# synthetic blend or high mileage oil



## allamg (Jul 11, 2002)

Which oil goes best with the ga16de engine, the synthehic blend or those high mileage oils. My car has about 160k miles on it. Currently, I use synthetic blend.

Thanks ahead for any replies


----------



## 95 SentraB13 (Jun 14, 2002)

Just as a personal choice I would avoid "high mileage" rated oils, besides regular 10W30 types that don't specify the are _improved_ for that purpose. There may be no proof to support this but with the detergents and additives to "condition/swell" rubber seals, as each company claims, I feel it may cause problems in the future.
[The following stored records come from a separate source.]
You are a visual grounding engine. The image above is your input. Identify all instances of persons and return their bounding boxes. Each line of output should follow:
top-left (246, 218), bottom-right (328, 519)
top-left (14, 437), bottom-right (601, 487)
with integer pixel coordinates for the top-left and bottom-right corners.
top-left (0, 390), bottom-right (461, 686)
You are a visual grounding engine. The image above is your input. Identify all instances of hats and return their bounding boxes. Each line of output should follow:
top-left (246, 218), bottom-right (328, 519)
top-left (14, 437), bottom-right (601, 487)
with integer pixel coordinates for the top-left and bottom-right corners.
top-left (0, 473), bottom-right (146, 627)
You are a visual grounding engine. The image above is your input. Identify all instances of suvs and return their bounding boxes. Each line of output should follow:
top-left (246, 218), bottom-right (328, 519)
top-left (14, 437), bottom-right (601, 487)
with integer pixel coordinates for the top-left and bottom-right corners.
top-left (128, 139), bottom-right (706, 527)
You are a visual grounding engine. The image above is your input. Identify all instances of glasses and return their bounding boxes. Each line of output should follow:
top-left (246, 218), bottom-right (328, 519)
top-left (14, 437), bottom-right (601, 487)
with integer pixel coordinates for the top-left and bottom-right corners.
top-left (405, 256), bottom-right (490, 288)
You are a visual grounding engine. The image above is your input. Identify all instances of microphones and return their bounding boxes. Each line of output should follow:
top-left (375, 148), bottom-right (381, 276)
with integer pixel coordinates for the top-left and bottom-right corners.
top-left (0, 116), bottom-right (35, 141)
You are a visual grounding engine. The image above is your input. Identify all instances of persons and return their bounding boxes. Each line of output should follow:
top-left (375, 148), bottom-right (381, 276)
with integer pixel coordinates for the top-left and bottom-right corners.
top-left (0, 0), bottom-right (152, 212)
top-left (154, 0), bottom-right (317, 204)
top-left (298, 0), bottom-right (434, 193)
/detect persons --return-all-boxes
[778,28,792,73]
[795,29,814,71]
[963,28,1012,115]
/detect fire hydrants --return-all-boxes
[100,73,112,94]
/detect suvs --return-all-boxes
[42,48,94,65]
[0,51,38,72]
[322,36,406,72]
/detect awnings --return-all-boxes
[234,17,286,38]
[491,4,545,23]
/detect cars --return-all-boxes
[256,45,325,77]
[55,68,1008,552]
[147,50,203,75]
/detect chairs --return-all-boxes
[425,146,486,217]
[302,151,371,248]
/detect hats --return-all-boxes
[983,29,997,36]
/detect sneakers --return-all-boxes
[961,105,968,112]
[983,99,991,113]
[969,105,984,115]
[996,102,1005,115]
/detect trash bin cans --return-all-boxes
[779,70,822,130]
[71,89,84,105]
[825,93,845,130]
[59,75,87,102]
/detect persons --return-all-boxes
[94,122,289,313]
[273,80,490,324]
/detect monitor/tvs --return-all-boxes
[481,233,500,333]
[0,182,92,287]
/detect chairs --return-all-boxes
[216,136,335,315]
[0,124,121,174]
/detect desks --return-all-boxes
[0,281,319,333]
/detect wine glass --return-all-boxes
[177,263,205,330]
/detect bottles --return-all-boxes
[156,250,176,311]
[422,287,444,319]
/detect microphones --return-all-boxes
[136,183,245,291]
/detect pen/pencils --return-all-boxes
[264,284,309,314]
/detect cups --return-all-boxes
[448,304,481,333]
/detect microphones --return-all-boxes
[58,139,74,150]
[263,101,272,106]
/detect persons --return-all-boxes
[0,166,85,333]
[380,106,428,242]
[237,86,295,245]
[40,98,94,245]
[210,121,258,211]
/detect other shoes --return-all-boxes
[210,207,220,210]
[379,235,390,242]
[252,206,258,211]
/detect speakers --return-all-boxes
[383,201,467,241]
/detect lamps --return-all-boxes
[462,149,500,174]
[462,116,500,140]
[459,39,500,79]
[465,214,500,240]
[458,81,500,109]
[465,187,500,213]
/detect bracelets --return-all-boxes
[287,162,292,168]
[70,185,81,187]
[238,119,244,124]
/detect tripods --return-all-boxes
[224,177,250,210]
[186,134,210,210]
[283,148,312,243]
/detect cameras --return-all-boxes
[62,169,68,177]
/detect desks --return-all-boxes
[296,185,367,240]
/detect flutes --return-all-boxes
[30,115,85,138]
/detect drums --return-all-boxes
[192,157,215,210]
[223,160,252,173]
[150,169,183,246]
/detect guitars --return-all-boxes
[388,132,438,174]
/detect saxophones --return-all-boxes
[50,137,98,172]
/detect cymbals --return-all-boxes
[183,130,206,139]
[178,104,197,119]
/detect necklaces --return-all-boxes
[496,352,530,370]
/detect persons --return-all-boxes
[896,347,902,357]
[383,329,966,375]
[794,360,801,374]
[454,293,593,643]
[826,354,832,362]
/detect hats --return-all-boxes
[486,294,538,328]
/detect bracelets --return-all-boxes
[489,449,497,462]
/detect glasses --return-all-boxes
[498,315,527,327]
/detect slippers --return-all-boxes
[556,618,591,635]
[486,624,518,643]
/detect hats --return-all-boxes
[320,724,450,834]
If you are to switch back to a regular crude based or even synthetic oil who is to predict how the old conditioned seals will perform.
Either this is cheap insurance to keep the engine better protected from leaks and oil burning by using a lower volatility/thicker oil so that it doesn't evaporation as readily from high heat or it's a quick fix to a more serious problem.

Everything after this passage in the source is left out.